Essence of the Human Soul - Book 3
The union and mutual influence of soul and body
Introduction
247. We may sum up what has been said about the essence of the soul as follows. We saw that it lies in the primal, substantial feeling we express when we say myself (cf. 69-70). Only by meditating on this feeling can we know with certainty the characteristics of the essence of the soul. Consequently I made feeling the principle and criterion of all psychological teaching.
I then investigated this intimate feeling and showed that in every human being the soul is one and the principle of all human actions, that it is simple, incorporeal and does not die. In fact, the word death simply means the experience undergone by the body when the soul ceases to vivify it. But the soul is active in the body's death, of which it is the negative cause through the cessation of its act, called animation.
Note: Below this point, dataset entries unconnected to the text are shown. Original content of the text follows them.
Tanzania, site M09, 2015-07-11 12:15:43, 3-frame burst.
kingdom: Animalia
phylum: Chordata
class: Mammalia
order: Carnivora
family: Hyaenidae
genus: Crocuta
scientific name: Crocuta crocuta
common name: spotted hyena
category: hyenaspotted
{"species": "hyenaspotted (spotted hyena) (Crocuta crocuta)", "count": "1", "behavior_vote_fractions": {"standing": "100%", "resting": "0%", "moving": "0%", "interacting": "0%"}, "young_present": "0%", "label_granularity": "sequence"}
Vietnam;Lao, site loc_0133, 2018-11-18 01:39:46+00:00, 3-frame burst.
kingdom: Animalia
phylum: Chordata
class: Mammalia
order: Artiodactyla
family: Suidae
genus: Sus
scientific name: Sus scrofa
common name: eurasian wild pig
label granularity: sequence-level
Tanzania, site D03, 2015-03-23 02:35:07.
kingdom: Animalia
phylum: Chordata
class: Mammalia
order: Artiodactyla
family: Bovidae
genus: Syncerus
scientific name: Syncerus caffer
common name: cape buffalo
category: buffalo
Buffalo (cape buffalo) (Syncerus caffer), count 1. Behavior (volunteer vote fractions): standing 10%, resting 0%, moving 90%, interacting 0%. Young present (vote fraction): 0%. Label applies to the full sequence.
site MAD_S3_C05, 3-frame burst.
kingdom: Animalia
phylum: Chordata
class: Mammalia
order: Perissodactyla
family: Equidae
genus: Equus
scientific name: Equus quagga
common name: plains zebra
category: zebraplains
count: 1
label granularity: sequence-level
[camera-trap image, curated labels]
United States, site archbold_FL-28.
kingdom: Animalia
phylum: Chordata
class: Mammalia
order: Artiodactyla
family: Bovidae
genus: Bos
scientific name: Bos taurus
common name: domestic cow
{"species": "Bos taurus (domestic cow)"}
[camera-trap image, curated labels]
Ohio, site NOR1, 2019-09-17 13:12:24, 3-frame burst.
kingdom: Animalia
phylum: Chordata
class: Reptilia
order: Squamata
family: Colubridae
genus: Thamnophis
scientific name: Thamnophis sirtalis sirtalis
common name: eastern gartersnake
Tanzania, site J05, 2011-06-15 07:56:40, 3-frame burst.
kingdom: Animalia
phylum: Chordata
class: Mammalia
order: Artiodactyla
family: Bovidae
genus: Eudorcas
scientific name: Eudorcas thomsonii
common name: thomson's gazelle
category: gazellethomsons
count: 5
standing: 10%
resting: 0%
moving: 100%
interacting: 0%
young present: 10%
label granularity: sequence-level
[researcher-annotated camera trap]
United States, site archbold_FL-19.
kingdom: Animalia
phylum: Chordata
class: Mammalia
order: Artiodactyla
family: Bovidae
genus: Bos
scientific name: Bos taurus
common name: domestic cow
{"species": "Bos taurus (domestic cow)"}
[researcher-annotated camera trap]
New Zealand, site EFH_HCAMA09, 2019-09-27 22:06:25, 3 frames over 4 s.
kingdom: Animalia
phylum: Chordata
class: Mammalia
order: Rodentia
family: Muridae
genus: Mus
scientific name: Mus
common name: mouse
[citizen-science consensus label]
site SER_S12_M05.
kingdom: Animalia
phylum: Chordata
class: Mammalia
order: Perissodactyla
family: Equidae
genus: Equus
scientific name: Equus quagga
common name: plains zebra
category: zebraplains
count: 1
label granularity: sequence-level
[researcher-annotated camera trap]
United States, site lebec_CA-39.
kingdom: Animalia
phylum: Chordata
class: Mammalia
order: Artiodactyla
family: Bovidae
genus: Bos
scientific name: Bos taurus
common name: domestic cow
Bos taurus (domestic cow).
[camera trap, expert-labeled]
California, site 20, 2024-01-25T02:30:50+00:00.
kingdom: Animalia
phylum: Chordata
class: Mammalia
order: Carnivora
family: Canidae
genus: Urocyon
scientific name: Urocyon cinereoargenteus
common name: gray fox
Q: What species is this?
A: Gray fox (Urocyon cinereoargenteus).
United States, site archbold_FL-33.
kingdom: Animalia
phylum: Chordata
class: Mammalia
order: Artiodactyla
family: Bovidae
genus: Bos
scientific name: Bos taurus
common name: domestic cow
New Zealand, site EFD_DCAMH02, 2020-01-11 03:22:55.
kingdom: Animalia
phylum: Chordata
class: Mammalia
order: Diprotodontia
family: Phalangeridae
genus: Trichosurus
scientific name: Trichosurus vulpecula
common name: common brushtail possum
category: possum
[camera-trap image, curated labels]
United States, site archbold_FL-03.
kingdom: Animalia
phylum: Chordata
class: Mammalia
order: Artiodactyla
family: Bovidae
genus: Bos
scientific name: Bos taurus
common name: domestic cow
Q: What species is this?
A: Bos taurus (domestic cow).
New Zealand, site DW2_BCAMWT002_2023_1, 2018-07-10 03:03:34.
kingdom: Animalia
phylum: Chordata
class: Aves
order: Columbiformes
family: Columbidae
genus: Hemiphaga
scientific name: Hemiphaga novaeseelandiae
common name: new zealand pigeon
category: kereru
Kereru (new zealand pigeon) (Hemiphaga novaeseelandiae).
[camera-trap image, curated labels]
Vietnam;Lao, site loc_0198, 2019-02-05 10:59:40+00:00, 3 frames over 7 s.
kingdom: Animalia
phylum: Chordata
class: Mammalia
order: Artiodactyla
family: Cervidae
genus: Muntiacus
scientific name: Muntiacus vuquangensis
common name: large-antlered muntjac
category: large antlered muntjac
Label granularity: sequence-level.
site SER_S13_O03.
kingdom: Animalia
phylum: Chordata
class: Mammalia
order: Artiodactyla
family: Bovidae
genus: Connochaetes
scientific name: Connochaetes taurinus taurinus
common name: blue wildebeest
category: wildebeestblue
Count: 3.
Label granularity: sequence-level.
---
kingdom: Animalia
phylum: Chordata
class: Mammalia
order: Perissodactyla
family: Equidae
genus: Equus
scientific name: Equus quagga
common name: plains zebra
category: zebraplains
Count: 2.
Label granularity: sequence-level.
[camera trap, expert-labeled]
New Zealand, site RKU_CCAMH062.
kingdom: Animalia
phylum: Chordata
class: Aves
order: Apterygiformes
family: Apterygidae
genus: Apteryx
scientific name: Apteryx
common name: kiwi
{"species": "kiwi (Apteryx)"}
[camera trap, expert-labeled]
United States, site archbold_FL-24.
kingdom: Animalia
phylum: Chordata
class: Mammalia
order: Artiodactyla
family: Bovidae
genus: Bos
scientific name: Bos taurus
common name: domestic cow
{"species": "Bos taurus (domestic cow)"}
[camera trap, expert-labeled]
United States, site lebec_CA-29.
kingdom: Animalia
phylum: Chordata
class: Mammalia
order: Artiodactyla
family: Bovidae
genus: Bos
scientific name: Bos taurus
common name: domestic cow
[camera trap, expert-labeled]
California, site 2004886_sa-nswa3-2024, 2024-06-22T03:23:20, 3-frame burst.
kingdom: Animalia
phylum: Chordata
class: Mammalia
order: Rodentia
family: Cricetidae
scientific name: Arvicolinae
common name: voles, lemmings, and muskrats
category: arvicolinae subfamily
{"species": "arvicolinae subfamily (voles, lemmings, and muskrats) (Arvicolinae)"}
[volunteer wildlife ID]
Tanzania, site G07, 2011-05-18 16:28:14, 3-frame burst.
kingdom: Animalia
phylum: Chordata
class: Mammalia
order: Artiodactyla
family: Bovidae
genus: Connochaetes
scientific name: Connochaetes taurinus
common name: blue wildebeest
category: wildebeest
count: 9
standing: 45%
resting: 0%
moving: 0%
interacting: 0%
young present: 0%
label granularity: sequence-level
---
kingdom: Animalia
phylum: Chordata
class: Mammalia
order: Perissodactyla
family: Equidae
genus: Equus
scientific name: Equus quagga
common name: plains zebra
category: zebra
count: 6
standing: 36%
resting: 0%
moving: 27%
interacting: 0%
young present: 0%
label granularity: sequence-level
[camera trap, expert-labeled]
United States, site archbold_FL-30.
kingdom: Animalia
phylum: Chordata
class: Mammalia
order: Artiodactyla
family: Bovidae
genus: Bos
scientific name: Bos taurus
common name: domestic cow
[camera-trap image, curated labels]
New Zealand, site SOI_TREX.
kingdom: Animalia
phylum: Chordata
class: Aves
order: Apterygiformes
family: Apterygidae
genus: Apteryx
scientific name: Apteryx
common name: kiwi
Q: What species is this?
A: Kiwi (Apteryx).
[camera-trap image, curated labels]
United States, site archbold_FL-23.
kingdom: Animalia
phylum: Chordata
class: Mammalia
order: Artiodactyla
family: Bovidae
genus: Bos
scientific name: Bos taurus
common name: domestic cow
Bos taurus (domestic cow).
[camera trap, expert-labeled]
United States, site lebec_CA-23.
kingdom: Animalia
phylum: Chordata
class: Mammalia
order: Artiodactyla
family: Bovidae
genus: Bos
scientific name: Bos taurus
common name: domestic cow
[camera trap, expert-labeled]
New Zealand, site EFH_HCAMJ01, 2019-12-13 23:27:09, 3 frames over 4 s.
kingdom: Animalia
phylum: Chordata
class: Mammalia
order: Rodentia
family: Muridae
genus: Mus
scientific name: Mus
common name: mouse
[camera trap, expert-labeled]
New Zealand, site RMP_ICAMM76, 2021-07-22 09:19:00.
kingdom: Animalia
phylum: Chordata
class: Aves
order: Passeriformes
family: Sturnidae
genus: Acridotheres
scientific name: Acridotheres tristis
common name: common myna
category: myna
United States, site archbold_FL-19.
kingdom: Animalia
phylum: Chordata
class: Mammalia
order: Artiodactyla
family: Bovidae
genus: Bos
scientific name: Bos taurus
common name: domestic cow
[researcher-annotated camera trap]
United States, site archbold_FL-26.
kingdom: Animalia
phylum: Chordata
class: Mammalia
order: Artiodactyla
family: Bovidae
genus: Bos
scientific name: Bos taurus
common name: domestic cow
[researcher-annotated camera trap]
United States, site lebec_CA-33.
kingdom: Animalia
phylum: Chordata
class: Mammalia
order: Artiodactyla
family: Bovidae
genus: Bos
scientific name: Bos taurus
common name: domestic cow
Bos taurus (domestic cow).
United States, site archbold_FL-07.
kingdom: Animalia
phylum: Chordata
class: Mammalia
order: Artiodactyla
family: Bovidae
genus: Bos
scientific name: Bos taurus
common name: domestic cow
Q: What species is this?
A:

Our next problem was the identity of the soul, complicated by an apparent triplicity in the soul's nature. We saw that there is first a principle and term, then a plurality of terms with many actions, and finally two active principles of very different character: feeling and intelligence.
We showed however that the term is not an element intrinsic to the soul but simply its condition or essential relationship. The term cannot therefore duplicate the soul; the multiplicity of the term cannot be in the soul, which is purely principle. Also, different actions, because they are not the soul, do not multiply it. Finally we found that over and above the two active principles discernible in the soul, another principle governs them both, and that in this superior principle, which is the soul itself, the soul's identity is properly located.
Next, we examined the kind of changes the soul could undergo without losing its identity, and the kind that could cause this loss. This gave us a good opportunity to discuss the differences which separate the human soul from the souls of brute animals and from pure intelligences.
After this, I showed that the nature of the soul (as of all contingent things) is that of being simply real. Consequently, unless its reality is perceived, or there is some vestige of it to which its reality can be referred, we cannot conceive its essence positively. The essence of the soul is known by means of a concept which is determined and as it were outlined in ideal being by an act of the mind which considers the relationship between the real and the ideal.
Finally, I proved that the soul is finite precisely because it is real and in so far as it is real. But, because being is its object, the soul communicates with the infinite. Being is like an interminable space into which the soul can freely and infinitely extend itself.
248. The nature of the soul, therefore, and its limitation, consists in its reality (for this reason I placed its nature in feeling which is precisely what is real).(119) We must now investigate and analyse more fully the soul's limitation. To do this, we must consider the soul relative to the body it animates. Properly speaking, the soul is limited by extended, corporeal reality which also contributes to its actions. In this book therefore I will deal with the nexus between, and the mutual influence of, soul and body.
Notes
(119)When I say that the essence of the soul is in feeling, this means feeling considered in itself, as possible.